CONSEGNA A —
Indica se ciascuna delle affermazioni seguenti concorda con l'articolo sui migranti in Messico. Rispondi sì o no per ognuna e riporta tra virgolette le parole dell'articolo che lo stabiliscono. (i) In Messico circolano treni passeggeri. (ii) Il treno a cui si aggrappano i migranti viene chiamato "la Bestia". (iii) L'Albergue sorge lungo i binari dove corre la Bestia.
CONSEGNA B —
Secondo l'articolo sui migranti in Messico, che cosa trasportano i soli treni che transitano sulla rete ferroviaria messicana?

━━ TESTO ESTRATTO

Migranti in cammino tra la violenze dei narcos e quella dello Stato

Hay que seguir soñando

Lungo i binari dove corre la Bestia, sorge l'Albergue, un progetto di accoglienza dal basso che salva centinaia di vite

17 / 11 / 2017

Ixtepec - Non ci sono treni passeggeri in Messico. La rete ferroviaria esiste, ma i soli treni che vi transitano trasportano merci. Eppure, sono tanti - uomini, donne, bambini, intere famiglie - sono tantissimi i migranti che si aggrappano ai vagoni scuri e sporchi di quel treno, e gli affidano le loro vite e la speranza di superare i muri di confine. Lo chiamano "la Bestia".

In centro America come in Europa, in Messico come in Italia, i migranti non sono nient'altro che merci. Ma sono quegli stessi muri che li respingono a trasformarli in merce. In roba che si vende e si compra: manodopera a poco prezzo per i latifondi o per le minas, carne da cannone per le bande di narcos, schiavi da marciapiede nei viali o nelle case chiuse della prostituzione, organi per i ricchi mercati chirurgici degli Stati Uniti.

━━━━
━━ RIGHE DI DATI

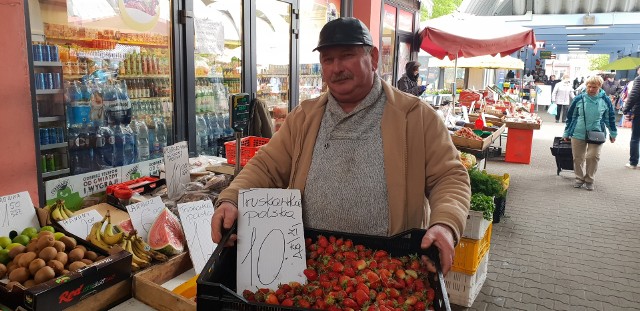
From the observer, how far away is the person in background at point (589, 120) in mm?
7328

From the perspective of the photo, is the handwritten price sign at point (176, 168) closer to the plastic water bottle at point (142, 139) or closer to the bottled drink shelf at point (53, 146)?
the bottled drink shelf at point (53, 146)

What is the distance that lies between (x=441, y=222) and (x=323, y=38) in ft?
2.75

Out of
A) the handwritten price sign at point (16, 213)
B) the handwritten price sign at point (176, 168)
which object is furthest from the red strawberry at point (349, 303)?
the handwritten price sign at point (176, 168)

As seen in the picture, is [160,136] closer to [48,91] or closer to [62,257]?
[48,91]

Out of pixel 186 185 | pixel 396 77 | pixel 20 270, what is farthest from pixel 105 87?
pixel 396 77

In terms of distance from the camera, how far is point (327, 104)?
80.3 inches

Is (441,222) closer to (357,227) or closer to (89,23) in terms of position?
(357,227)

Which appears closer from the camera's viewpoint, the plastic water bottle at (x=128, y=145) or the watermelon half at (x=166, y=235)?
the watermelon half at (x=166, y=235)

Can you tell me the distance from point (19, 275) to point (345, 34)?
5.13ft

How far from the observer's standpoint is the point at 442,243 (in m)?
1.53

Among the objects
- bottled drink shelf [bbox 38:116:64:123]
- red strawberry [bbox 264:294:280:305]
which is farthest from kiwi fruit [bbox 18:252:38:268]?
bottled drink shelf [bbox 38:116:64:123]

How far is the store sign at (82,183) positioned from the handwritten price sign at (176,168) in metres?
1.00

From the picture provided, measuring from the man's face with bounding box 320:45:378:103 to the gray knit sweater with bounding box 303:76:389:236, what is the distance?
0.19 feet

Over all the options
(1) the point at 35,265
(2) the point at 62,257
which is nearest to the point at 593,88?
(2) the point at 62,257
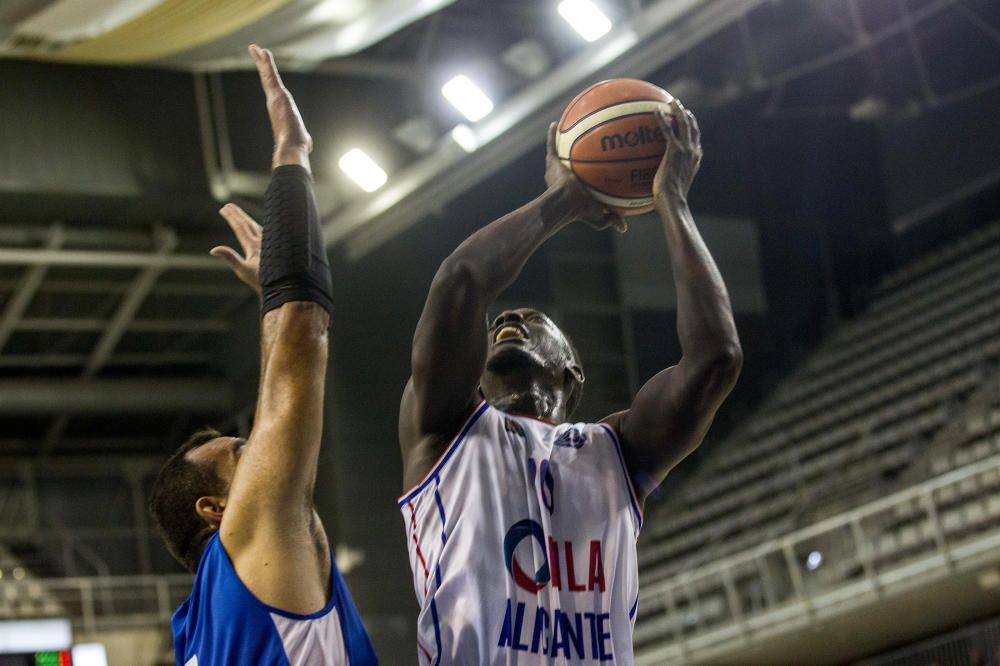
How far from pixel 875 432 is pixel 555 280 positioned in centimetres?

━━━━
━━ RIGHE DI DATI

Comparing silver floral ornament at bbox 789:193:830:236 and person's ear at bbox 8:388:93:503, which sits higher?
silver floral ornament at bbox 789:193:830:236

━━━━
━━ RIGHE DI DATI

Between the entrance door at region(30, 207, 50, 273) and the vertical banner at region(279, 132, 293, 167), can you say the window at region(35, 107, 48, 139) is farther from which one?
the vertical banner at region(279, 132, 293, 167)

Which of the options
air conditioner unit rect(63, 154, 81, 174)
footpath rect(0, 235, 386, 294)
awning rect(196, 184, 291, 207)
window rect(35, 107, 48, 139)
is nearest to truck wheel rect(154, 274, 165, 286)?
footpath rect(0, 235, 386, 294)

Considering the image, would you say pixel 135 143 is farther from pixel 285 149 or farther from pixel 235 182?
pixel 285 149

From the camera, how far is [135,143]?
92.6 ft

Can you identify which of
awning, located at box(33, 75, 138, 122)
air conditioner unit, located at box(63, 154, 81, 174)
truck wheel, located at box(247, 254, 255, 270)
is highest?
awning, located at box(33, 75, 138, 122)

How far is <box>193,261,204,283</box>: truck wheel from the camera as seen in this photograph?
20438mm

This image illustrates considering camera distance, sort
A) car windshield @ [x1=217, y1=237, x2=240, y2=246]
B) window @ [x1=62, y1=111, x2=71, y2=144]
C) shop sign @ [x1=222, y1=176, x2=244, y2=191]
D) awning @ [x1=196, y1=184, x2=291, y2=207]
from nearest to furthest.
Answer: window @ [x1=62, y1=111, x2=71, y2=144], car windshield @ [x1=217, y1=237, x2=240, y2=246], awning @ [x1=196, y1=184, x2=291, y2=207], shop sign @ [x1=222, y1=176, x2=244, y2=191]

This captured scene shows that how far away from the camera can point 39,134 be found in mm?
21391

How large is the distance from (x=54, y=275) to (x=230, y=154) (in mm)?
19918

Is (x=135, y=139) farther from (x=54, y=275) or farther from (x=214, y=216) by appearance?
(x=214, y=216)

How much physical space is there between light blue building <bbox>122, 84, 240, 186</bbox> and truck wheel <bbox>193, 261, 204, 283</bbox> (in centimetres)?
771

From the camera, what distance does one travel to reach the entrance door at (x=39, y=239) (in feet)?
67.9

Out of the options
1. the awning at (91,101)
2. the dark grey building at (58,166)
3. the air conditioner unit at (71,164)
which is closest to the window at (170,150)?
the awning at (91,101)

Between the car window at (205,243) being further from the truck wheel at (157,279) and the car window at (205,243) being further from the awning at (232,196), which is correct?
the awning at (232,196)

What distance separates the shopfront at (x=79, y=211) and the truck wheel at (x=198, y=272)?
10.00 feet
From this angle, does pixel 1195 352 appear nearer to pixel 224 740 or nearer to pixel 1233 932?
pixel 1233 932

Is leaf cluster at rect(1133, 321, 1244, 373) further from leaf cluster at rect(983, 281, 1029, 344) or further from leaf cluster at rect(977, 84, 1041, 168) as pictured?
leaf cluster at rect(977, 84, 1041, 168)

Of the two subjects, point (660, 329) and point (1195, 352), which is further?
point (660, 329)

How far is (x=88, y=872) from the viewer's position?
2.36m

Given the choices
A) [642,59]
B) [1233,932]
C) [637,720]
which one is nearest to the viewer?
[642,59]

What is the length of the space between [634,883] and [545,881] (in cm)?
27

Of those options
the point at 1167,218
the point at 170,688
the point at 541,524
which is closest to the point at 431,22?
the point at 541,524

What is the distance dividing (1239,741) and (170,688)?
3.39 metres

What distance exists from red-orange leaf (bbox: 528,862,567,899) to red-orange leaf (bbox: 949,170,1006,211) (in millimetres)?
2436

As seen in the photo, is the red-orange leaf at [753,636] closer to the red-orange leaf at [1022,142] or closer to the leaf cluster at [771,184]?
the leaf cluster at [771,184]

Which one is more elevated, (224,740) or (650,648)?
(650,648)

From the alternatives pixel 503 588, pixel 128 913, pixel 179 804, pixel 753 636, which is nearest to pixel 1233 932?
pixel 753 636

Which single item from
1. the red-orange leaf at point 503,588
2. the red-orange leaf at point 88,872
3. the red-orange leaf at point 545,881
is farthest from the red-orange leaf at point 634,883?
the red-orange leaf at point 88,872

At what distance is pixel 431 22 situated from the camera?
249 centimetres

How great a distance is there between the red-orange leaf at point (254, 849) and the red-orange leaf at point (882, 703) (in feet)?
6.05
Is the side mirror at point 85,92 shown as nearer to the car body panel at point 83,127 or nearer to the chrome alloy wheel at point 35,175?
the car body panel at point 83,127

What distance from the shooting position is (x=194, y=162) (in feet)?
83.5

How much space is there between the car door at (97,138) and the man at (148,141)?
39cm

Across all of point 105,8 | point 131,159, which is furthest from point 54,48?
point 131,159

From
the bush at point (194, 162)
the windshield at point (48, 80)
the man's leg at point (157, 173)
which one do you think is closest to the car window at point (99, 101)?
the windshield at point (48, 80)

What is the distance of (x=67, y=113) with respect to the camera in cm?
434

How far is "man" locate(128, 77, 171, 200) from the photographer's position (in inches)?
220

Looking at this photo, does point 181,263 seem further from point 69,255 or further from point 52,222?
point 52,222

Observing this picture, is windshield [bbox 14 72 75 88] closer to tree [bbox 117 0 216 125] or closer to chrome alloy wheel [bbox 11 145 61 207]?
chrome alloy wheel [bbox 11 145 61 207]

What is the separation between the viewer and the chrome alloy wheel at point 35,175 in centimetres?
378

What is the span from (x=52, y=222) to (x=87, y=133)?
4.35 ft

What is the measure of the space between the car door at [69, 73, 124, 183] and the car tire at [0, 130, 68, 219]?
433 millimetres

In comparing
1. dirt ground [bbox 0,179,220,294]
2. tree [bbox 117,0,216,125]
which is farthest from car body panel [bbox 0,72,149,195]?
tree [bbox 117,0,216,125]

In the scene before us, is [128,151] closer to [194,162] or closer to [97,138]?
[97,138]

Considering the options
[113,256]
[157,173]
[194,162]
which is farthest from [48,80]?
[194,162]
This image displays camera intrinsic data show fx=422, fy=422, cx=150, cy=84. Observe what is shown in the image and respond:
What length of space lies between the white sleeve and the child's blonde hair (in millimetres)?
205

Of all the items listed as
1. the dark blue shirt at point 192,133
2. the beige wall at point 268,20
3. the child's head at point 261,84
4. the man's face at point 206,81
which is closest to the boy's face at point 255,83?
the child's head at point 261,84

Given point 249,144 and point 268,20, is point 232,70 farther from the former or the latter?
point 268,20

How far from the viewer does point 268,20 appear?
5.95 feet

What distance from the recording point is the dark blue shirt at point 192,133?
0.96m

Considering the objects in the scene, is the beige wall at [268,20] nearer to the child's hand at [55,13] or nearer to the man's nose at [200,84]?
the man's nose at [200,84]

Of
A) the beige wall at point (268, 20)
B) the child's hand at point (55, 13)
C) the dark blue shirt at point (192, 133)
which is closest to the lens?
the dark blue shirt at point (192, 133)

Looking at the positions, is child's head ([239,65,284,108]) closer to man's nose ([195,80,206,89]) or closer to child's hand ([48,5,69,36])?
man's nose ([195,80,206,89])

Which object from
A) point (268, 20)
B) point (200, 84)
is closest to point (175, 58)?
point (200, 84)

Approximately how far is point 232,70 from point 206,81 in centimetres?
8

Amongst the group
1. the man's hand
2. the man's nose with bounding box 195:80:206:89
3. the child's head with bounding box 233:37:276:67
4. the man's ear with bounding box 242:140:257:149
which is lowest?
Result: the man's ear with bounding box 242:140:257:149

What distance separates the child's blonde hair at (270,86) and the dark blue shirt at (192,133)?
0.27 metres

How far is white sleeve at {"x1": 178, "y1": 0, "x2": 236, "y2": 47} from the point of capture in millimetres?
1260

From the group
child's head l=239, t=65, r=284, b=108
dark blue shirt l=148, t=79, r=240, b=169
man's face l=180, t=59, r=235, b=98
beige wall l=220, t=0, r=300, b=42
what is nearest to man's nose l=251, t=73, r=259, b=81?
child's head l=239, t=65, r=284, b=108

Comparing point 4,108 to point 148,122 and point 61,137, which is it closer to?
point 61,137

━━━━

RISPOSTA SCRITTA A —
(i) No: "Non ci sono treni passeggeri in Messico."
(ii) Sì: "Lo chiamano "la Bestia"."
(iii) Sì: "Lungo i binari dove corre la Bestia, sorge l'Albergue"

RISPOSTA SCRITTA B —
Trasportano merci.